Yaşamaya İzin Verilmeyen Topraklara Defin!
Beypazarı'nda koltukları sökülmüş bir minibüsle kış ortasında havuç toplamaya giderken trafiğe kurban gidip katledilen Onbir Kürdün yakınlarından biri, adaşım Şeyhmus Çakar cenazelerin başında durumu özetliyor "Yaşamamıza izin verilmeyen topraklarımıza, cenazelerimizi defnetmeye gideceğiz."
İzlendi televizyonlardan, cenazelerin başında ve defin yerinde o "bilinmeyen dil"ce yakılan ağıtları.
Birkaç kezdir yazıyorum. Kürtlerin sınıfsal kırılma noktası 2010 Eylülündeki "kısmi anayasa referandumu" oylamasıdır. Anayasa oylamasına Kürt siyasetinin karşı çıkarak "Boykot" etmesi bu kırılmanın ve sistemle hesaplaşarak "sınıf" tavrı koymasının nirengi noktasıdır. Kürt siyasal hareketi "ulusal" olduğu kadar, Kürt yoksullarının "sınıf" hareketidir de.
Anayasa oylamasına kadar büyük ölçüde bölgedeki, ağırlıklı olarak da Diyarbakır'daki, iş dünyası merkezli ve bir bölümü de "Kürt okumuşları" diyeceğimiz ve şimdilerde "Kürt orta sınıfını" temsil eden, sınıfsal kökleri öyle olmasa da yaşam biçimleri ve tercihleri gereği "burjuvalaşmaya" doğru istekli ve istikrarlı bir şekilde evirilen; yüzbinler dolarlık dublex villalarda yaşayıp dört çarpı dört cip'lerle Kürt şehirlerinde seyrüsefer eden sınıfla, Kürt yoksullarının hesap kesimi...
Anayasa referandumunda bu ayrışma "Evet"le, "Boykot" çatışması şeklinde tezahür ederek kendini ele verdi.

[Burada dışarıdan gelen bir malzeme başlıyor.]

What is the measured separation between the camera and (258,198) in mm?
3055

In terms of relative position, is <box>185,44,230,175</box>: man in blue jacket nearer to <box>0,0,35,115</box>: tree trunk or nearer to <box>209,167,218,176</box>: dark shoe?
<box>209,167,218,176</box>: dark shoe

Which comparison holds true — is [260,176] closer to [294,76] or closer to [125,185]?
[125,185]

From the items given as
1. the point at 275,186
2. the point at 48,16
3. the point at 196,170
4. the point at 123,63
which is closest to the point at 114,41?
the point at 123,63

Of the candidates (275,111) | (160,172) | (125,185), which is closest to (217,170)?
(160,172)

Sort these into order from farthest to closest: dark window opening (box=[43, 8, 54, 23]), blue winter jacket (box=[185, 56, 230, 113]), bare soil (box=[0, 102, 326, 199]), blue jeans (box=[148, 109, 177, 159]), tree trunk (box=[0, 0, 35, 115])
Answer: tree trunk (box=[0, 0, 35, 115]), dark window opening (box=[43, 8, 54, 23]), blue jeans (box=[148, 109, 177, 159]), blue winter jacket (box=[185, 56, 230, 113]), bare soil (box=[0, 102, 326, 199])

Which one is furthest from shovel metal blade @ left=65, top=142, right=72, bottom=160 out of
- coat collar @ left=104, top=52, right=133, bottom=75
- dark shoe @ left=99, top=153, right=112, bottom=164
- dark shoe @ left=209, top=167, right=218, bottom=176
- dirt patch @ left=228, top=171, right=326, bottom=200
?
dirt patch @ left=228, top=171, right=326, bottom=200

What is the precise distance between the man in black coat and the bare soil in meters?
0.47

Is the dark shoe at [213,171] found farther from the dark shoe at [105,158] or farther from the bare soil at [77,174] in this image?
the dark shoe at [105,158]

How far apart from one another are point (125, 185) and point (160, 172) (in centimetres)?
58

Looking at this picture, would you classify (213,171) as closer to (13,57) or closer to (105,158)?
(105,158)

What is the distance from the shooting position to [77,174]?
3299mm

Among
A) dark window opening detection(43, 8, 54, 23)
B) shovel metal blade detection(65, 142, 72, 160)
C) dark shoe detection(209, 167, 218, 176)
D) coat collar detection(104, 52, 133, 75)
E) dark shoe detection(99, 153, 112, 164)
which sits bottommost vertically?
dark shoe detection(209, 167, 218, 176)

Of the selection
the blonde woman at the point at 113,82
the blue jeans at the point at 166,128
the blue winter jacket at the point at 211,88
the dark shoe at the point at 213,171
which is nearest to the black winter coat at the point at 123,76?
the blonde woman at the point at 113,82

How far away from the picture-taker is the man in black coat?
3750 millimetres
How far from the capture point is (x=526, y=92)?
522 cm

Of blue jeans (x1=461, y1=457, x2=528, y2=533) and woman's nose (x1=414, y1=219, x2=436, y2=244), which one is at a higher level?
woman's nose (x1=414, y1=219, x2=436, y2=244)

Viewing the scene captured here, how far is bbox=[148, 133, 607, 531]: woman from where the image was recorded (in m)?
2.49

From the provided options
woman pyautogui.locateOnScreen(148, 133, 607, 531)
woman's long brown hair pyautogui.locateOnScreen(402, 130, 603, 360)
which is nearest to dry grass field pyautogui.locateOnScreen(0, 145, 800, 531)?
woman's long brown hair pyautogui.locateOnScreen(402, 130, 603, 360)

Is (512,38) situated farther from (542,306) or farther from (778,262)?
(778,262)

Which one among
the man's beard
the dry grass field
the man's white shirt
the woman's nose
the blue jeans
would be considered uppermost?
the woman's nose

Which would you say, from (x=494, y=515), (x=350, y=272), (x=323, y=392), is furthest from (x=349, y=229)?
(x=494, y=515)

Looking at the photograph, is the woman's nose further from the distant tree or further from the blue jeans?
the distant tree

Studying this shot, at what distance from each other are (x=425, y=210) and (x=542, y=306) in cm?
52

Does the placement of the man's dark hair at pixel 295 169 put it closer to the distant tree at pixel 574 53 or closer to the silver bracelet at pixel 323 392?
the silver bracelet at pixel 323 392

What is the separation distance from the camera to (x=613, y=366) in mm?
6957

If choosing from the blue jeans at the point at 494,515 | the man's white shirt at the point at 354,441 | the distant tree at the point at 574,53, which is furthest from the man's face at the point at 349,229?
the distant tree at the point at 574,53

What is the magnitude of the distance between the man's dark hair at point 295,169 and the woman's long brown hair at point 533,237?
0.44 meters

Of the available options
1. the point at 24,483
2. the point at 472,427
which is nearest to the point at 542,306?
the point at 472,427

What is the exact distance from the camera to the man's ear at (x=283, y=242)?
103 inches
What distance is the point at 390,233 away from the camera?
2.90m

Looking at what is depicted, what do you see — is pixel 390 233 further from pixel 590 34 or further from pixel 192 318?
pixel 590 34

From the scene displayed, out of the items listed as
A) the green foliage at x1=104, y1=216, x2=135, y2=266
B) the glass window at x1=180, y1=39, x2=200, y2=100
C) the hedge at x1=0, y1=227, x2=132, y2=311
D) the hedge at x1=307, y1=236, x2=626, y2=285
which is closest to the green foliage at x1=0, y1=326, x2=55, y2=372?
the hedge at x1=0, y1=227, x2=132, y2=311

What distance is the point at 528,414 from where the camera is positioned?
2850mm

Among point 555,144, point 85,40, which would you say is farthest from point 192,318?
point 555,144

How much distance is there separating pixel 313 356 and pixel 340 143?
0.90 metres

Kürt siyaseti "sınıf" meselesinin bir kez daha siyasal tavırda belirleyici olacağını ve olması gerektiğini "canı yanarak" hissetti, duyumsadı.
Sarayda yaşayanlarla, kulübede yaşayanların sınıfsal tercihlerinin ve taleplerinin yüzelli sene evvel yaşamış bir şahsiyet tarafından dile getirilen ideolojik tespitinin bugünde olanca sıcaklığıyla doğru olduğunu pratikle kanıtladı.

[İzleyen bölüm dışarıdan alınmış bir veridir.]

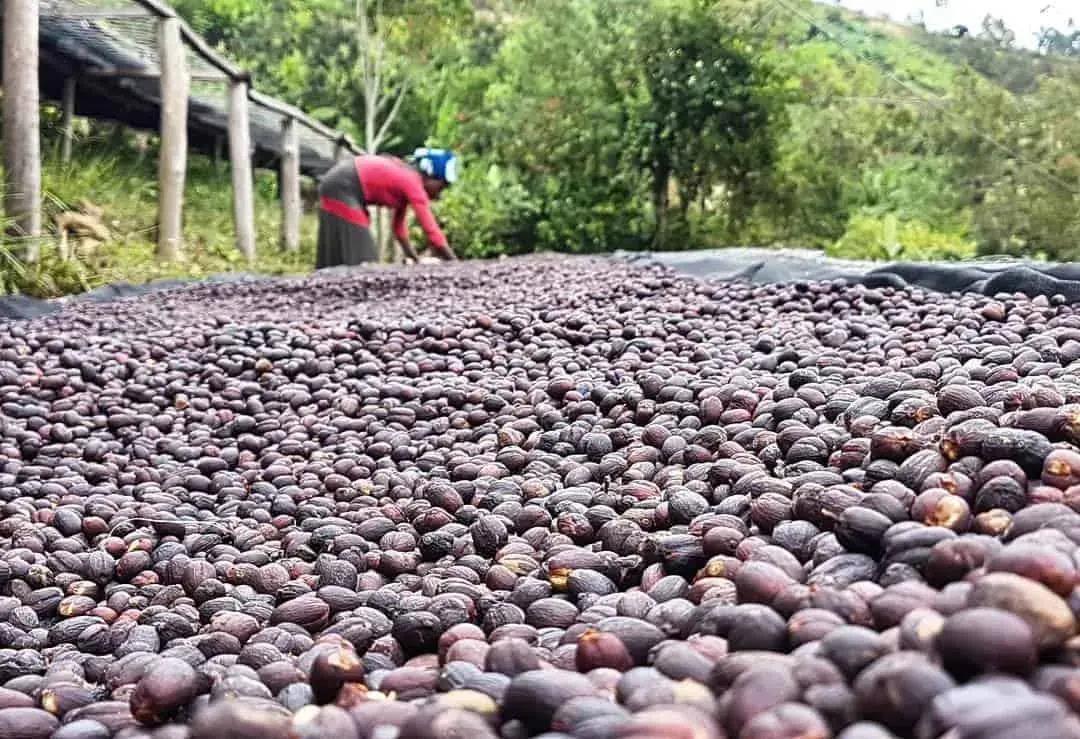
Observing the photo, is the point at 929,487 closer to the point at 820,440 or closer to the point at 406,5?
the point at 820,440

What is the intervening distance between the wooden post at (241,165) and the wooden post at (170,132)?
199 cm

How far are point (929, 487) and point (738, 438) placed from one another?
770 millimetres

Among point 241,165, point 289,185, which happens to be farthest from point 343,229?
point 289,185

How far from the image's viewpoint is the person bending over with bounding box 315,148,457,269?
9.18 metres

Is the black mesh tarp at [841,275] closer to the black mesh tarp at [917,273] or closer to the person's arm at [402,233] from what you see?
the black mesh tarp at [917,273]

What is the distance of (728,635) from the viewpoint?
1151 mm

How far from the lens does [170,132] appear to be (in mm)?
8609

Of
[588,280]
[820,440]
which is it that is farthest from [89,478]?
[588,280]

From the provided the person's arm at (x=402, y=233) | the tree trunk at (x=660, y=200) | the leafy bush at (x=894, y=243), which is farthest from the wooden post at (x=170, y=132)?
the leafy bush at (x=894, y=243)

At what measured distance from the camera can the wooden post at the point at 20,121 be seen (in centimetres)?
601

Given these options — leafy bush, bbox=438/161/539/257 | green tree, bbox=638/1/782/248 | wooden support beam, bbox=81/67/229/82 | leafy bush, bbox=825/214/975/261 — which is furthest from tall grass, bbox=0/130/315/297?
leafy bush, bbox=825/214/975/261

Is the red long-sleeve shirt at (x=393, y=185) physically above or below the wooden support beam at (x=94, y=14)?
below

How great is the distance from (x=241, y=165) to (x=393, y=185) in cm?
284

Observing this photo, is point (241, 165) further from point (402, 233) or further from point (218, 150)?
point (218, 150)
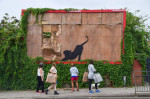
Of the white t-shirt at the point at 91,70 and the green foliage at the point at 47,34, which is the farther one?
the green foliage at the point at 47,34

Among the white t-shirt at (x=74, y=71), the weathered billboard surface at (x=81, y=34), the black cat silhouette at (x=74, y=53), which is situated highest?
the weathered billboard surface at (x=81, y=34)

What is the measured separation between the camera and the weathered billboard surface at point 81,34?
44.6 ft

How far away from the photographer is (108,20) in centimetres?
1368

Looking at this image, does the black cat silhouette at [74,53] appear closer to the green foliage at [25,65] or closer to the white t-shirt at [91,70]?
the green foliage at [25,65]

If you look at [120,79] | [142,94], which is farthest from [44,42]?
[142,94]

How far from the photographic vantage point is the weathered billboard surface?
44.6 ft

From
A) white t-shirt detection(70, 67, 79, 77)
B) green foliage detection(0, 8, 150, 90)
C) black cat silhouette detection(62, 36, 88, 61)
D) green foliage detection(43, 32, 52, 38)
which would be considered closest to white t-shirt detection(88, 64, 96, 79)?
white t-shirt detection(70, 67, 79, 77)

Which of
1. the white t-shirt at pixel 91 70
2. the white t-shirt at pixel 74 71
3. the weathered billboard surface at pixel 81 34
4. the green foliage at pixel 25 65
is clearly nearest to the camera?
the white t-shirt at pixel 91 70

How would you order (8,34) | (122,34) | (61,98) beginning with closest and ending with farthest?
(61,98) → (8,34) → (122,34)

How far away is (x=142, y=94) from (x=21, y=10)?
8463 mm

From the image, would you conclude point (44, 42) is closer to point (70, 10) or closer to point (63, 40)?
point (63, 40)

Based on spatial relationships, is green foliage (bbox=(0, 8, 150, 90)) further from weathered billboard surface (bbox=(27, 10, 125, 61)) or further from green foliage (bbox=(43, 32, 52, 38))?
green foliage (bbox=(43, 32, 52, 38))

Anayasa gerekçe gösterilerek Kürdü siyaseten teslim alıp, Kürdün siyasal temsiliyetine de Kürt orta ve üst sınıfını "hazırlamaya" çalışan muktedire okkalı bir tokat attı bilcümle Kürt halkı.

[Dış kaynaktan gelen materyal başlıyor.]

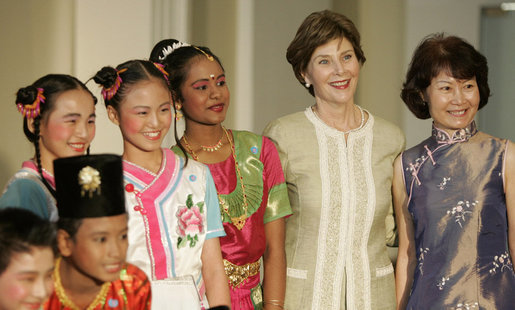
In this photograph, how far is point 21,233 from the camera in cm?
135

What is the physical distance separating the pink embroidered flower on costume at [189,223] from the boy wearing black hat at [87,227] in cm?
33

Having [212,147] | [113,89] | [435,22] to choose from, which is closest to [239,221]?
[212,147]

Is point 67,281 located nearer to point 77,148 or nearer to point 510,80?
point 77,148

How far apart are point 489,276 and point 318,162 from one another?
65 centimetres

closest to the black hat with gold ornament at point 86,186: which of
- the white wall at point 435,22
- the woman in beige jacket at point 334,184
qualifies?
the woman in beige jacket at point 334,184

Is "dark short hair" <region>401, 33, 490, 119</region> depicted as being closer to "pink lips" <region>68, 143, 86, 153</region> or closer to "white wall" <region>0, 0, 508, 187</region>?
"pink lips" <region>68, 143, 86, 153</region>

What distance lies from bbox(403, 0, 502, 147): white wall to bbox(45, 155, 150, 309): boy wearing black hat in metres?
2.77

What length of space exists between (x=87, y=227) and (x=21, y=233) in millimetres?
129

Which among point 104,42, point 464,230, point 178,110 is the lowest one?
point 464,230

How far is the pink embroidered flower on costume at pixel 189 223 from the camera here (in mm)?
1778

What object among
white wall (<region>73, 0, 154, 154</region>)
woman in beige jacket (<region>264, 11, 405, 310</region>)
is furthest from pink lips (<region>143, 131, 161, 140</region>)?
white wall (<region>73, 0, 154, 154</region>)

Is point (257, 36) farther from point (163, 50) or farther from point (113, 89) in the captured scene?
point (113, 89)

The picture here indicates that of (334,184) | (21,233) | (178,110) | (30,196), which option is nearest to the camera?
(21,233)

Şimdiki tahammülsüzlük ve siyaseten hazımsızlığın kökeninde yatan asıl neden kanımca budur. KCK Duruşmalarını da, onca tek tekçi söylemde ısrarın da böyle okunması gerektiği düşüncesindeyim.
Buraya kadar bir sorun yok. Kürtler bizatihi yaşam pratikleriyle gördüler artık kiminle dost, kiminle karşıt olacaklarını!
Tekrar başa dönersek, Kürt yoksulları kendilerini batının metropollerine "süren" sistemle, ruhları, bedenleri zedelenerek hesaplaşırken; "burjuva"laşıp yabancılaşan ve temsiliyetse onu da "sizin adınıza" biz yaparız diyenlerle, elbette hesaplaşmak durumunda. Bu işin amentüsü...
Bir başka hesap kesimi de "dost" görünüp, "kendinden" görünüp "yaşam alanlarını" bile halktan koparmış, farklı şehirlerde yaşasalardı siyasal tercihleri "faşist" ya da "köktendinci" olabilecek çaptaki kimi sivil toplum örgütlerinde yer bulmuş "okumuşların" da kendilerini yoksul Kürt halkının doğal ve hakkedilmiş siyasal temsilcileri gibi görme algısıdır. Yoksul Kürt onurunun böyle bir hesaplaşmayı unutmamaya, Kürt siyasal hareketinin de "duyarlılığa" ve seçime giderken bu "safra"ların yükünden kurtulmaya özellikle ihtiyacı var...
Sürgün edilmiş ve bir lokma ekmek için yaban ellerde telef olmuş yoksul ve onurlu Kürdün cenazelerinin başında bir kez daha "Boşuna çekilmedi bunca acılar. Ölümler, zulümler, sürgünler neyin pahasınaydı?" Sorusunu yüksek sesle sormak zorundayız.
Önümüzde seçim var...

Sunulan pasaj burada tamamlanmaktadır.